The reality of course tells another story: the “Italian Left” (which could be a good name for a serious and much needed leftist party) is trying to pull him out of office. During the last years Berlusconi has been accused of having sex with a couple of underage girls with exotic names (and possibly their mothers too). He has been accused of impartiality, amorality, naiveté, totalitarianism. The recent justice reform introduced by his government has been defined as an “anti-democratic reform that destroys the rule of law” by former judge (and wannabe political leader) Antonio Di Pietro. Franco Cordero on La Republica even insinuated that, at the end of the day, Berlusconi is not so different from Gaddafi. Others have accused him of hypnotizing the Italians with his three television channels (a recurrent mantra of the left).

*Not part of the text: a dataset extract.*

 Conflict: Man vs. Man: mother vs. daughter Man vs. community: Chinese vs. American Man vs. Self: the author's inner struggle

He has been hit in the face with a statue of the Duomo by a troubled man in his forties. Even queen Elizabeth has chastised him when he called president Obama during the photo session at the G20 summit back in 2009. There must be something wrong with Berlusconi. Or, perhaps, there must be something wrong with la bella Italia altogether? Coming from England or France and entering into Italy, is just like passing from the lounge of your apartment, where Debussy is playing nicely on your Bang & Olufsen, to the kids’ room where everything isn’t where it should be and 50 Cent is rapping from a cheap stereo. Everything here gets over complicated and cacophonic. Firms can’t invest, workers can’t offer their services, garbage doesn’t get disposed, students don’t study, teachers don’t teach, roads don’t lead anywhere, houses aren’t available for living, people don’t get marry, children don’t grow up. Can Berlusconi be the cause of all these troubles? He should get some sort of award for that. Or maybe Berlusconi is just the symptom of all this. If I was one of his political opponents though, I would bet on the first option: it is much more convenient to say that Berlusconi is the source of all Italian problems than explaining why Italy has so many problems. Besides, in this way, I wouldn’t even have to worry about solving the problems of the Italians, since it would just be Berlusconi’s fault.

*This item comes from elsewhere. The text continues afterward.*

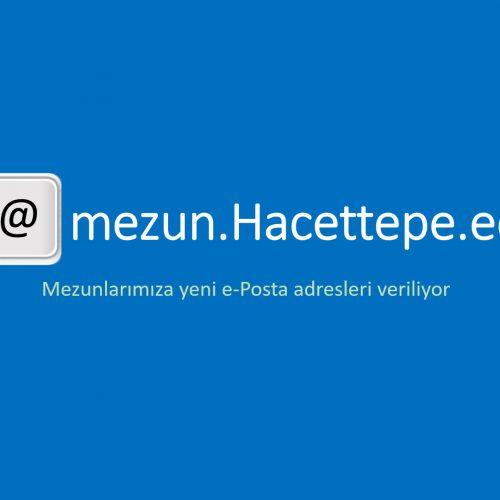 mezun.hacettepe.edu.tr uzantılı e-posta adresi veriliyor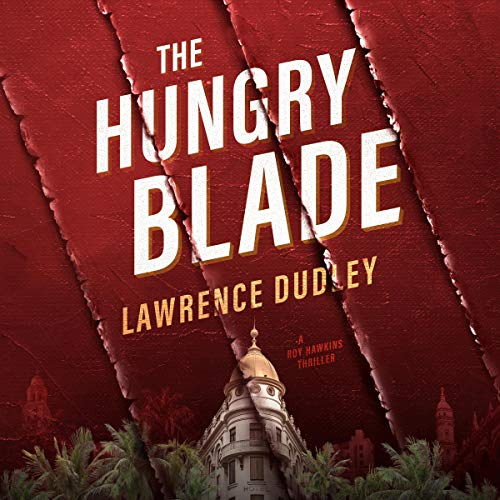 The Hungry Blade Audiobook By Lawrence Dudley cover art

The Mezzogiorno isn’t developing regardless of the enormous amount of money that the EU put into it during the last twenty years. Berlusconi wasn’t living in Naples so, perhaps the media won’t accuse him for this two-hundred-year-old problem. Yet, he was accused by Antonino Giuffre of having developed a relationship with some high ranked member of Cosa Nostra, like Stefano Bontade. So, in a way, he was also involved in the underdevelopment of Southern Italy.

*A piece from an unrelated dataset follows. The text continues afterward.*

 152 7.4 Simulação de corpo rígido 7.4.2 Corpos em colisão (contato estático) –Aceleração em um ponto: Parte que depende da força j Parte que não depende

Giuliano Ferrara (director of Il Foglio) thinks that Italy is a country of hypocrites: everyone is evading taxes, yet only Berlusconi is a tax dodger. So, once he’ll be finished, there will be no more tax dodgers around and Italians will be free to evade taxes as they please. According, instead, to my cousin Giancarlo Loquenzi (director of L’Occidentale), Berlusconi has come at a crossroad, he should decide whether to fight the communist Milanese judges or continue governing: he can’t juggle two things at once at this point.
Whatever your political ideas, it is clear that Italians can’t afford another era of hypocrisy. They must invest in their own future and become adults once and for all. Those who are impatiently waiting for the end of Berlusconi to come will be utterly disappointed when they’ll find out that this event won’t transform their country into the paradise on earth it has never been. Those who support Il Cavaliere will instead discover that, unless they act swiftly and quickly, Italy will sink together with them and become a “less developed country”.
Understanding Italian politics right at this moment, might not be the easiest thing to do and Berlusconi certainly isn’t a saint: nevertheless it is clear that there’s a huge power struggle going on right now in Italy in which no one can really cast the first stone.